"Oh, they come over all right," sighed Pellams from the piano. "I had a report to make one day. I didn't have it done, and I bribed Ted to go down and tell Engbee I was sick in bed. I was playing cards in here when Sniffles rushed in and told me the old boy was coming up the street. I smelt danger and tumbled into bed like a six-day bicyclist, and fixed my face up with some grease paint and magnesia. Sure enough, he came in, darkly suspicious, thought he had me all right, but he found a wreck that melted him. His wife sent me a bunch of violets next morning. For my part I don't like the Faculty for intimate friends," and Pellams played "Comrades" with the soft pedal down.

"It's not the same thing, though, really," persisted Shirlock. "They may come over here to dinner or perhaps to a smoker, but it's always Professor So-and-So; his chair is a little higher than any of yours, and he never forgets the family waiting for him in the Row; in those first days the family was in most cases beyond the Rockies, or as yet a dream, and it wasn't always easy to pick out the professor from the jumble of story-tellers on the bed.

"Of course, it was all too good to last," the alumnus went on thoughtfully, "and it wasn't natural it should. We weren't so many then. When the number increased, I suppose the relations had to change and the different cliques must separate. I'll admit that there is more in the life now, it's more complex, there are more institutions and more ways of having joy; but those were good old days, those first days in Encina when the crowd was one.

"I can see them now, can't you, Harry? out on the veranda and the steps of the Hall after dinner, with the fellows playing ball on the lawn, and other men sitting up on their window-ledges. The night I started to tell you about, when we went to serenade Mr. and Mrs. Stanford, we got the mandolin fellows, the beginning of your present club, and fell in behind them and started off down the road, past the mausoleum and through the vineyard—never broke ranks there, either, we were on our good behavior, besides, it was Spring—and so on over to the house, where we drew up, and the mandolins played their piece, then we gave the yell—it was only a few months old, that yell, but it had been loud enough to knock out a twenty-five-year-old one we met up in town not long before, and we were proud of it.

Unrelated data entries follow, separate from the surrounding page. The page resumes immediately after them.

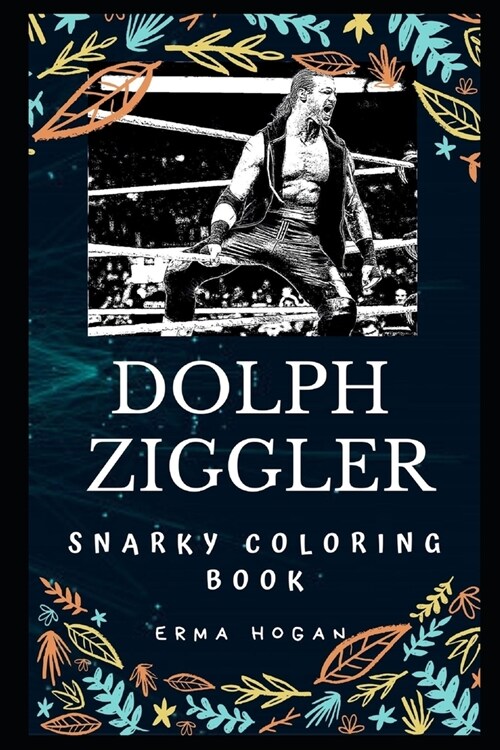 Dolph Ziggler Snarky Coloring Book: An American Professional Wrestler (Paperback)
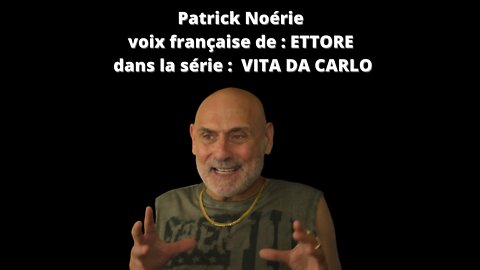 Patrick Noérie voix française de Ettore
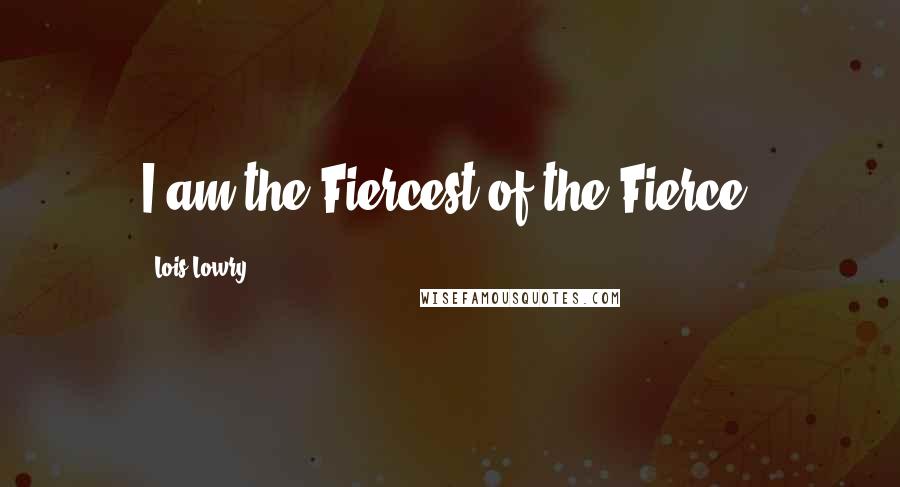 Lois Lowry Quotes: I am the Fiercest of the Fierce.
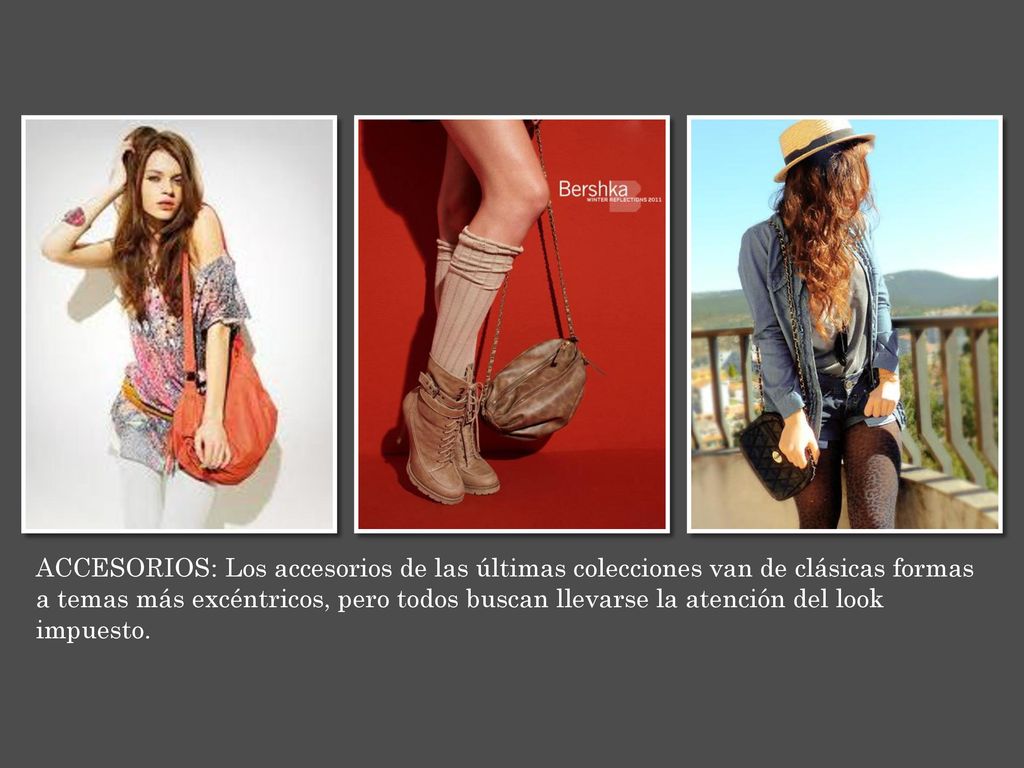 ACCESORIOS: Los accesorios de las últimas colecciones van de clásicas formas a temas más excéntricos, pero todos buscan llevarse la atención del look impuesto.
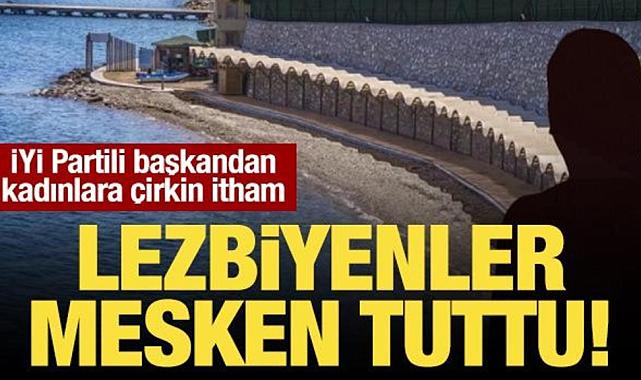 İyi Partili Başkandan Lezbiyen İthamları!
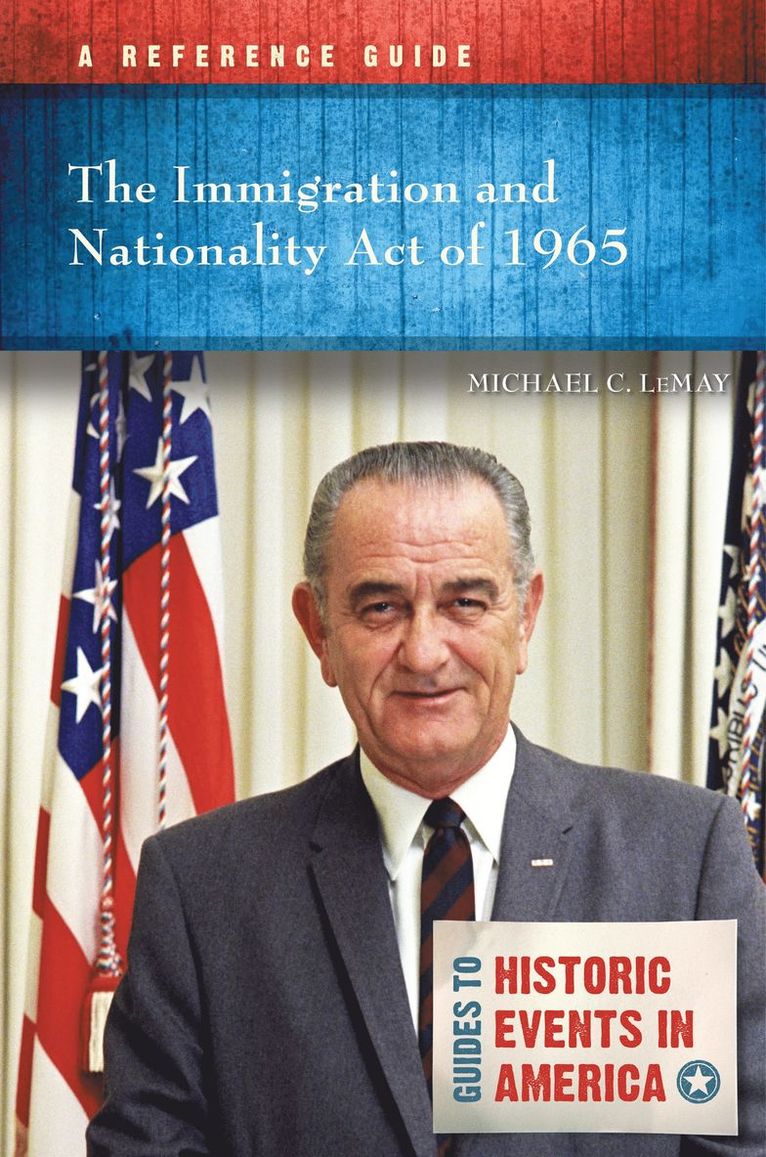 Michael C. LeMay, Michael C. Lemay, Michael C Lemay - Immigration and Nationality Act of 1965, Häftad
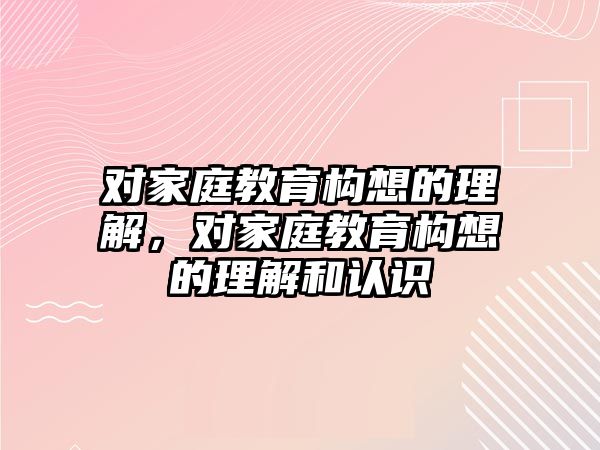 對家庭教育構(gòu)想的理解，對家庭教育構(gòu)想的理解和認(rèn)識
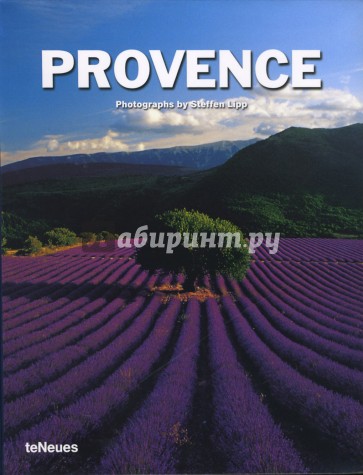 Provence. Photographs by Steffen Lipp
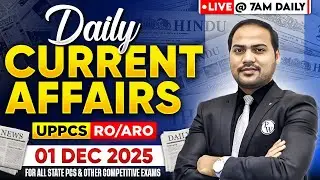 Current Affairs Today 🔥| 01 Dec Daily Current Affairs 2025 by Imran Sir for UPPCS & RO/ARO |PW UPPCS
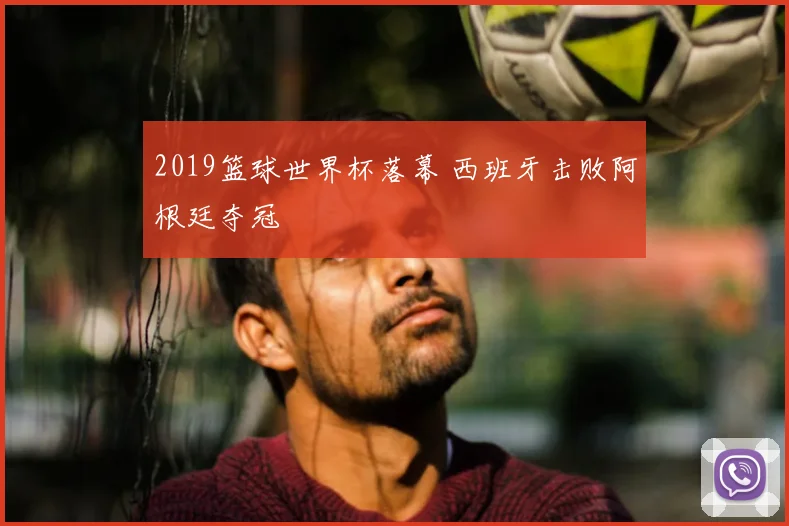 2019篮球世界杯落幕 西班牙击败阿根廷夺冠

"During the pause that followed, the front door opened and the Senator stepped out on the porch; a lamp shone on his gray head and on us fellows in a big black crowd on the gravel below, looking up at him and cheering. When we stopped he said, very much as though a friend had driven up, "Gentlemen, will you come in?" and the whole two hundred of us piled over the piazza, getting a grasp of his hand as we came into the hall, and a word from Mrs. Stanford, who stood beside him. They took us into the library; we formed a hollow square, two rows deep on the sides, and the Founders came into the square and talked to us. I remember that Mrs. Stanford said, 'We were very glad, young gentlemen, to hear of your success in baseball,' and what a chill it gave us, just convalescing from the football fever; but we forgave the mistake when she asked, a minute later, 'Which is Mr. Clemans?' That blushing hero with the other ten we forced into the center to be congratulated, and we sang the new song, 'Rush the Ball Along,' until the bric-à-brac trembled.

"When we were quiet again, the Senator talked to us informally, as though we were in reality his children as he had said we were to be. It was an earnest talk, about his ideals of what the University was yet to be, and his hope for their fulfillment; of economy and judicious living; and of endeavor to be of use to the world. It was a privilege to stand there listening. He appealed to each one of us individually. We could not know then how few more such opportunities we were to have. When he had finished, the dining-room doors slid back—it was a put-up job, that serenade—and it was Mrs. Stanford's turn. After the supper, we gathered for a little personal talk with both of them, then we had some more mandolin music, and Baker sang 'Suwanee River' to Capron's accompaniment.

"That evening brought the Founders pretty close to the crowd. It was a good thing to have happen, it began things right. Then, you know, he died suddenly, in vacation. I was in Yosemite. When term opened, it was hard to get used to seeing her driving around the campus alone. I don't think any of the people who came after those early days can ever be so loyal to the Founders, to the person of one and the memory of the other, as we are. I'm sure none of us who went over serenading that night will ever forget it. It's one of the Pioneer memories."

Both graduates were looking into the fire. Freshman Haviland snored softly in the window seat. The eyes of the rest of the chapter were fastened on the chafing-dish. Shirlock's story had seemed pretty long and the rarebit sent out a tantalizing odor.

Duncan called out, "Supper's ready, children," and the heated plates came clattering up from the hearth, bringing the visitors back from the far echoes of their own beginnings to the noisy unconcern of a Freshman year that knew a kind, white-bearded face from pictures only, and never could understand.